Letters to the Editor

Letter writer owes apology to Jews, blacks

In reading the letter in the June 15 issue from Ron Gintz regarding the Oxford House planned for Twin Lakes (“Prejudice, fear in Twin Lakes”), my emotions ran from interest to concern to outrage and finally, pity. Not for the residents of the proposed house, who have a long and difficult road ahead of them; but primarily for the ignorance, discrimination and latent racism that laced Ron Gintz’ letter.

First and foremost, I found it offensive and disgraceful that anyone could somehow relate being a member of a race — any race — with a sickness. The tremulous point that Gintz was grasping for was lost the moment he drew parallels between being a Jew or an African-American, and having the disability and disease of addiction.

The horror that was the holocaust was not a reaction to illness, or a response to people who made bad life choices, it was racial prejudice, pure and simple. Stereotypical, dehumanizing racism has been endured with quiet dignity by countless African-Americans for years upon years upon years — and is sadly still alive today, as evidenced by Gintz’ apparent equation of African-Americans with anything having to do with drug or alcohol abuse.

By the same token, suggesting that a daycare center in the Twin Lakes neighborhood would represent the same level and type of concerns to children, property values or the integrity of the neighborhood that an Oxford House does either speaks volumes about Gintz’ naivety or a clumsy attempt to manipulate public opinion.
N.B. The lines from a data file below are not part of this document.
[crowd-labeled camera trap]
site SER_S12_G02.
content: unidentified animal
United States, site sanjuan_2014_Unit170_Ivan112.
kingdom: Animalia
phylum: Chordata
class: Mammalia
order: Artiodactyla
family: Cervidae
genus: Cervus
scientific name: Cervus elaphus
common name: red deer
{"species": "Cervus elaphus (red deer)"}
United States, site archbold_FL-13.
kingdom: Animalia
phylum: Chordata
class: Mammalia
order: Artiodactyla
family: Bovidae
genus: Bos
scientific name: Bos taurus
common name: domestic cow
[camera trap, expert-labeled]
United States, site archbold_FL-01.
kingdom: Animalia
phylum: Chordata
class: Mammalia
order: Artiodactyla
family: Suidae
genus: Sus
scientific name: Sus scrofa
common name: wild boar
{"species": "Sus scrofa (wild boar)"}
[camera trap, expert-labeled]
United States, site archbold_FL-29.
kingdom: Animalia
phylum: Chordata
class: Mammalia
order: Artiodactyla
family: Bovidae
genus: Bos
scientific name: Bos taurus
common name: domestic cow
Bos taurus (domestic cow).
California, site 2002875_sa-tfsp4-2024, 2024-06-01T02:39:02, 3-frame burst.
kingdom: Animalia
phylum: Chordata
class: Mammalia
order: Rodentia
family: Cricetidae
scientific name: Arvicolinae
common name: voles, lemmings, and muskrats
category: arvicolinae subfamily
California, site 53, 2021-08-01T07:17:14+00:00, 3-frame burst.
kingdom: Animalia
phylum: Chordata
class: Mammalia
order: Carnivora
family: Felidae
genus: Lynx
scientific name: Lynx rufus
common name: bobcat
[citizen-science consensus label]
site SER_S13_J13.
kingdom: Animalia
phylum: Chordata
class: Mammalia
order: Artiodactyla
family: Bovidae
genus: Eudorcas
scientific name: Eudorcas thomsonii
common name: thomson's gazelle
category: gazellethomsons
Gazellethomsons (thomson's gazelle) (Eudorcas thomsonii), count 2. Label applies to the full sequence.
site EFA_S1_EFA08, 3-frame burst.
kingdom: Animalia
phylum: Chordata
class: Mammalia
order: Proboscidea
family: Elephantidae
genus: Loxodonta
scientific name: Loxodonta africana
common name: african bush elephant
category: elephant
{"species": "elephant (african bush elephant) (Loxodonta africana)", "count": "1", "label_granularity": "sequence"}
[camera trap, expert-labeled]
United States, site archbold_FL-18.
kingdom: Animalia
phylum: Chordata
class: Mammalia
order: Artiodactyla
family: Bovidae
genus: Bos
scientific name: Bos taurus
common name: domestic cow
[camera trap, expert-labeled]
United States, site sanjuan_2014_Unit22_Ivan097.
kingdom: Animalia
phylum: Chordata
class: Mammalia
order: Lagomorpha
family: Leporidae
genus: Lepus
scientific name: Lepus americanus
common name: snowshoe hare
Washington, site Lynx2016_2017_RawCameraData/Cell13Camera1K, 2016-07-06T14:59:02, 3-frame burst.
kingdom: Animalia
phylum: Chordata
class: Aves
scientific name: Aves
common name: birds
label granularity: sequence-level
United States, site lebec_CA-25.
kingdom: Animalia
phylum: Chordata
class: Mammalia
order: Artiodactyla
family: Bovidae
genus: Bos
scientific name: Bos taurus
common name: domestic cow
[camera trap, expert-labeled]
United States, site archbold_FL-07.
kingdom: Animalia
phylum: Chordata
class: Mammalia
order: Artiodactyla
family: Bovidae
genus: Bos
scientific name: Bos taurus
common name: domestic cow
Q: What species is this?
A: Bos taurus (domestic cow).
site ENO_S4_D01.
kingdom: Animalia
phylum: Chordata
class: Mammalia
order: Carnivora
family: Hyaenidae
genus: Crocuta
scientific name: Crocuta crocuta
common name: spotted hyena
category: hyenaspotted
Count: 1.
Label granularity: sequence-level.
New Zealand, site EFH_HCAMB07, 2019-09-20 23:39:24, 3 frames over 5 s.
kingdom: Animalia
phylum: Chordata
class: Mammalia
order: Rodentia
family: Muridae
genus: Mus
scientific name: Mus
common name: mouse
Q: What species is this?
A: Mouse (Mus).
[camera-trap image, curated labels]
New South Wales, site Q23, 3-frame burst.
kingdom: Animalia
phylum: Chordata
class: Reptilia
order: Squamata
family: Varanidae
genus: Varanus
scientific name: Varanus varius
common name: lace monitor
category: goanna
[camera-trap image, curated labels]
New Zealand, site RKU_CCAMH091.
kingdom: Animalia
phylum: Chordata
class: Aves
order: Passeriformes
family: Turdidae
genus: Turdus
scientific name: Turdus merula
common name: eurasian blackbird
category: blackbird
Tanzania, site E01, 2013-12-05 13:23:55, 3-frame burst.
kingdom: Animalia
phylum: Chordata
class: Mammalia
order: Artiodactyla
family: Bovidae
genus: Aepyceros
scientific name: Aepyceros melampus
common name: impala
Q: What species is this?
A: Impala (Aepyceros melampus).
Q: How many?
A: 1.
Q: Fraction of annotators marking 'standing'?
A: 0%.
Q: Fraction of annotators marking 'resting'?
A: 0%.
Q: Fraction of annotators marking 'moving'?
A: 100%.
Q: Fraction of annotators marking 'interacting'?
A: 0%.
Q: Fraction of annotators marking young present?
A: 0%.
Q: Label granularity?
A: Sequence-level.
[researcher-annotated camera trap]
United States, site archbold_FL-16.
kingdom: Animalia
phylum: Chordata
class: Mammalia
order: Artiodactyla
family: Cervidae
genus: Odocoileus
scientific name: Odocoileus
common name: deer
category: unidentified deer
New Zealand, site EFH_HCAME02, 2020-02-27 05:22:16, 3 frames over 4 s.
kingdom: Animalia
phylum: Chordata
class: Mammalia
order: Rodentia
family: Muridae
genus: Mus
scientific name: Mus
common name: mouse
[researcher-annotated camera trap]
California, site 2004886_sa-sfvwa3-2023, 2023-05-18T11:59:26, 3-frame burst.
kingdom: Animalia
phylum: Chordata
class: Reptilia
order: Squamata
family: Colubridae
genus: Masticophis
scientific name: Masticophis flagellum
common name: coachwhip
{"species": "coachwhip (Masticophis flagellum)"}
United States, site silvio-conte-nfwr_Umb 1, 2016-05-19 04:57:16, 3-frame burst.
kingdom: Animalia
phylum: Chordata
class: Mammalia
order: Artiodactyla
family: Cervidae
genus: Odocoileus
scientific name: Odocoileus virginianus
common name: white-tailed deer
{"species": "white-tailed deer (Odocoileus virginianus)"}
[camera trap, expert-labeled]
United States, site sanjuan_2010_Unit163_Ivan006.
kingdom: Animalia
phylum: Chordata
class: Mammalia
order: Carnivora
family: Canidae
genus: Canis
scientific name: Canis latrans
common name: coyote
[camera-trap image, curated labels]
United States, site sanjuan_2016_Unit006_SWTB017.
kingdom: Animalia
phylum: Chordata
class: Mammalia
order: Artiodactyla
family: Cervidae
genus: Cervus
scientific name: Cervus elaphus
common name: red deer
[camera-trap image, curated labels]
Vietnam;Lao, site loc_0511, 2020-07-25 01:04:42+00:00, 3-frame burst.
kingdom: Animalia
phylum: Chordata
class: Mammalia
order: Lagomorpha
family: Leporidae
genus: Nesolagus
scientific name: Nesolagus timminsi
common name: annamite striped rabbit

I am sensitive to the need for support facilities such as the Oxford House. People in treatment may be ill, may have made poor choices, may even have prison backgrounds — but they are still people, and we should respect and honor their desire to seek treatment and become productive members of society. However, I am equally sensitive to hard working families who are concerned for the safety of their children and value of their homes — and who were there first, with a clear understanding that their neighborhood covenant prohibited such facilities.

Simply shoving a facility such as the Oxford House into a neighborhood, riding roughshod over the rights of the residents and/or homeowner’s association — is not the right answer. Alternatives should be explored that:

• Balance the rights of families and homeowners with the needs of those recovering from their illnesses.

• Require accountability on the part of the government agencies and representatives that sponsor them.

But in the meantime, Gintz owes an apology to Jews, African-Americans, addicts and the residents of the Twin Lakes neighborhood. My prayer is that he will come to grips with what it means to truly understand and become a part of the greatest example of diversity and freedom on earth — America.

Tony Moore

Federal Way

(Editor: Tony Moore is a Republican candidate for state senator in the 30th District.)